**Goal of the exercise**
In the entries that follow, find the line containing "New Zealand, site EFH_HCAMC01, 2020-03-01"; from there, copy every line exactly through the line containing "United States, site nh-fish-game-vol1_Dum".

**Excerpted records**

######

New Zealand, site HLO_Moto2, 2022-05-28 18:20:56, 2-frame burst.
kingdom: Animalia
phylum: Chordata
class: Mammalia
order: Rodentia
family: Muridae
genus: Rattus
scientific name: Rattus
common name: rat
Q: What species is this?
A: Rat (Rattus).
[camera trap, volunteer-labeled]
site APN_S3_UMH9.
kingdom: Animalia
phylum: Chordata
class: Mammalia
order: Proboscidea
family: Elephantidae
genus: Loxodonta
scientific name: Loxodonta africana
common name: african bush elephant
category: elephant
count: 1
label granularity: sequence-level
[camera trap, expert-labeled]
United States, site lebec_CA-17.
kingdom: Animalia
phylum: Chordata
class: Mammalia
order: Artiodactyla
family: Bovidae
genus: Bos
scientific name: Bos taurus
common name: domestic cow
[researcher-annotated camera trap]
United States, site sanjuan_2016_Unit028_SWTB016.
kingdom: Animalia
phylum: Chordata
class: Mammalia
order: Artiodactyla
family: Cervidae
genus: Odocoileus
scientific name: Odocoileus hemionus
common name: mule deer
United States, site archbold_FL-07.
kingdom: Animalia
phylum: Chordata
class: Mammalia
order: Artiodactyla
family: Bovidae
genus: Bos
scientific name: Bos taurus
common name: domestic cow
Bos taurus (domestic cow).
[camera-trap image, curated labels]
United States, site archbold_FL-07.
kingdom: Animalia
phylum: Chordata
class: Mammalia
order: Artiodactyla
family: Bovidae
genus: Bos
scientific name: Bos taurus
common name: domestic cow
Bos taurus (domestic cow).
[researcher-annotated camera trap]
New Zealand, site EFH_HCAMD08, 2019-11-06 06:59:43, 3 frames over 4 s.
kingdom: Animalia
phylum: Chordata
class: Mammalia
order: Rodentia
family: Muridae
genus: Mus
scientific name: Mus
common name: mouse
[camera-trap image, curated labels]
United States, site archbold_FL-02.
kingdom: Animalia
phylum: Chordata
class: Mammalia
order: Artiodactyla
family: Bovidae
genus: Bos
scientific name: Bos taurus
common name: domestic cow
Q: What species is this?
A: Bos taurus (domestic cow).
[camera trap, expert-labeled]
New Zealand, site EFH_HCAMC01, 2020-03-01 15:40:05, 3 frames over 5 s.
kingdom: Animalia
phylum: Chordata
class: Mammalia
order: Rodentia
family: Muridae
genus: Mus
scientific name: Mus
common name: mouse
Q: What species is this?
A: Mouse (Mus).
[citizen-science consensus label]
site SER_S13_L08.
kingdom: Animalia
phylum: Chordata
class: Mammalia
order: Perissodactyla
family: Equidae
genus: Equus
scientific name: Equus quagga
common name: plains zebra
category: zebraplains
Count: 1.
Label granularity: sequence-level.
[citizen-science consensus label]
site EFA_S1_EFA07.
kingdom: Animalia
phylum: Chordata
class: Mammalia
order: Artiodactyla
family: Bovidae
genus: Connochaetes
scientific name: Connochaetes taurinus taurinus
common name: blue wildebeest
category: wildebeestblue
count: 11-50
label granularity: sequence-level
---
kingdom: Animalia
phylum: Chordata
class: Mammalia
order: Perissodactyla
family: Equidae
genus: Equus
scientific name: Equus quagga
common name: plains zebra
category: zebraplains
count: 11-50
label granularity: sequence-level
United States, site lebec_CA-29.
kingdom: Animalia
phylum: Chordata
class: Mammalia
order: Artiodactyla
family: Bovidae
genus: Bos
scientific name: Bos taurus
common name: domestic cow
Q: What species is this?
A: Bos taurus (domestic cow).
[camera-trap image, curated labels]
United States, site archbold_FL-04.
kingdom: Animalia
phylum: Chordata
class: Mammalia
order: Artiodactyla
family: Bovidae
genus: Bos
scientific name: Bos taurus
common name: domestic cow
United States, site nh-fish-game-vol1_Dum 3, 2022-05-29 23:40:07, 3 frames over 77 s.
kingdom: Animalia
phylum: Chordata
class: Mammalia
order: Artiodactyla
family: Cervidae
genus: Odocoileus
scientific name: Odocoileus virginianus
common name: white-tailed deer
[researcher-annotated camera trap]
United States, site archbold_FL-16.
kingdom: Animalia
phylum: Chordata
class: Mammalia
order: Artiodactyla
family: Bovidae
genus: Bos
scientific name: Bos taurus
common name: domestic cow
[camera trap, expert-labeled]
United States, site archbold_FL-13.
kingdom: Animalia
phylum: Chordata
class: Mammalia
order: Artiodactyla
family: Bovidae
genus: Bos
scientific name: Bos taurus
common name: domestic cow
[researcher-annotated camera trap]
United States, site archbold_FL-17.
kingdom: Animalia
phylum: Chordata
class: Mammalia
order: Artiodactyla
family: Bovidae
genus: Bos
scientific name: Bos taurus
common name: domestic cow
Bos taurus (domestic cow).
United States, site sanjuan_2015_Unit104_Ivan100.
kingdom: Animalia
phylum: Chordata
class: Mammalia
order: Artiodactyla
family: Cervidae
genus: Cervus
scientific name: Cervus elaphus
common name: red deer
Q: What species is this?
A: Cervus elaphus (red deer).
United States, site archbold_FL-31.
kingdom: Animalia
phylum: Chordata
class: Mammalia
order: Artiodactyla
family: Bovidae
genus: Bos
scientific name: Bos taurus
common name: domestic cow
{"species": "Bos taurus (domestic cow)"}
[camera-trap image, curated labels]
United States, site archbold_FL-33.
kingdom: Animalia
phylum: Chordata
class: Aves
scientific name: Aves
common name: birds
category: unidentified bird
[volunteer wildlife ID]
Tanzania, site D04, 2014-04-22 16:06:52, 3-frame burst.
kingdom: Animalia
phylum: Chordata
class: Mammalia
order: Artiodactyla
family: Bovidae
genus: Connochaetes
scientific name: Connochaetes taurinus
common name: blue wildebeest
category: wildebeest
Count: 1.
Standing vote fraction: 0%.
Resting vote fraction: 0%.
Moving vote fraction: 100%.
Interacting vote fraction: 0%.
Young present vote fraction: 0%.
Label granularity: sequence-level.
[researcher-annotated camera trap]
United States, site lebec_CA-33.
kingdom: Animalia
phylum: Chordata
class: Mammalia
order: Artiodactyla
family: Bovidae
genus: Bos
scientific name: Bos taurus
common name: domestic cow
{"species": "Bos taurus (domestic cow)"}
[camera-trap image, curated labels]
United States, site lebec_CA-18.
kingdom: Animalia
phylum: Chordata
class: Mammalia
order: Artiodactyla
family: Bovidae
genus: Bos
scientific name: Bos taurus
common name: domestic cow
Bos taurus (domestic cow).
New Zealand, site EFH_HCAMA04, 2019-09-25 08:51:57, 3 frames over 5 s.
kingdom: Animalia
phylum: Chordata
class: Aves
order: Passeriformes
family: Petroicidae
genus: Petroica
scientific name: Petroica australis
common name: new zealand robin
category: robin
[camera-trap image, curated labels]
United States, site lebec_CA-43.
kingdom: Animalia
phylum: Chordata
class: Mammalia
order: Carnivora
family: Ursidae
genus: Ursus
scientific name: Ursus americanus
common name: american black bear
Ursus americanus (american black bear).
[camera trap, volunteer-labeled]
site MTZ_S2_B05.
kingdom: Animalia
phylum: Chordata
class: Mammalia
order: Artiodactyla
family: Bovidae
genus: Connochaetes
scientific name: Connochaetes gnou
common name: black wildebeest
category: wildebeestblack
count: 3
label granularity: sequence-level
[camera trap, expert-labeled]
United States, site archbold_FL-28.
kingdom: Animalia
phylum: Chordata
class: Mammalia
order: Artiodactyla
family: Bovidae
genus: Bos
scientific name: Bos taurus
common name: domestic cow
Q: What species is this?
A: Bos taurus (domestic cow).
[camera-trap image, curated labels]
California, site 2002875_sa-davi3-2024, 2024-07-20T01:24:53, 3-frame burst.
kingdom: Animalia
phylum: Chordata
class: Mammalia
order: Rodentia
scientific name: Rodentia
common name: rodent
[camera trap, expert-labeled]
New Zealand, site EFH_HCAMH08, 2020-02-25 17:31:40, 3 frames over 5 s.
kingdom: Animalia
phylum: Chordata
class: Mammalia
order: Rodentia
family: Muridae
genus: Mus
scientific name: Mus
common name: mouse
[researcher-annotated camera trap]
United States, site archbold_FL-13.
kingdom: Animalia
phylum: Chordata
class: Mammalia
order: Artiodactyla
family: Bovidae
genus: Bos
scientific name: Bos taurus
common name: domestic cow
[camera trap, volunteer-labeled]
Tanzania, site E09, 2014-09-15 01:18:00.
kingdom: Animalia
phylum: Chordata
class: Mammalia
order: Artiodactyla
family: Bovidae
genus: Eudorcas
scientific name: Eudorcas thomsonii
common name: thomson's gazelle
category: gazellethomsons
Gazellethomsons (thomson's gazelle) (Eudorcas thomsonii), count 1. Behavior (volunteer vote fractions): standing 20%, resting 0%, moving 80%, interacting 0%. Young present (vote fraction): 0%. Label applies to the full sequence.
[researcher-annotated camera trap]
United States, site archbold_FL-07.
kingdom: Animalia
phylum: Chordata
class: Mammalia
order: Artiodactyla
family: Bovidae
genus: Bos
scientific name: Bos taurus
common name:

######

**Result for this task**
New Zealand, site EFH_HCAMC01, 2020-03-01 15:40:05, 3 frames over 5 s.
kingdom: Animalia
phylum: Chordata
class: Mammalia
order: Rodentia
family: Muridae
genus: Mus
scientific name: Mus
common name: mouse
Q: What species is this?
A: Mouse (Mus).
[citizen-science consensus label]
site SER_S13_L08.
kingdom: Animalia
phylum: Chordata
class: Mammalia
order: Perissodactyla
family: Equidae
genus: Equus
scientific name: Equus quagga
common name: plains zebra
category: zebraplains
Count: 1.
Label granularity: sequence-level.
[citizen-science consensus label]
site EFA_S1_EFA07.
kingdom: Animalia
phylum: Chordata
class: Mammalia
order: Artiodactyla
family: Bovidae
genus: Connochaetes
scientific name: Connochaetes taurinus taurinus
common name: blue wildebeest
category: wildebeestblue
count: 11-50
label granularity: sequence-level
---
kingdom: Animalia
phylum: Chordata
class: Mammalia
order: Perissodactyla
family: Equidae
genus: Equus
scientific name: Equus quagga
common name: plains zebra
category: zebraplains
count: 11-50
label granularity: sequence-level
United States, site lebec_CA-29.
kingdom: Animalia
phylum: Chordata
class: Mammalia
order: Artiodactyla
family: Bovidae
genus: Bos
scientific name: Bos taurus
common name: domestic cow
Q: What species is this?
A: Bos taurus (domestic cow).
[camera-trap image, curated labels]
United States, site archbold_FL-04.
kingdom: Animalia
phylum: Chordata
class: Mammalia
order: Artiodactyla
family: Bovidae
genus: Bos
scientific name: Bos taurus
common name: domestic cow
United States, site nh-fish-game-vol1_Dum 3, 2022-05-29 23:40:07, 3 frames over 77 s.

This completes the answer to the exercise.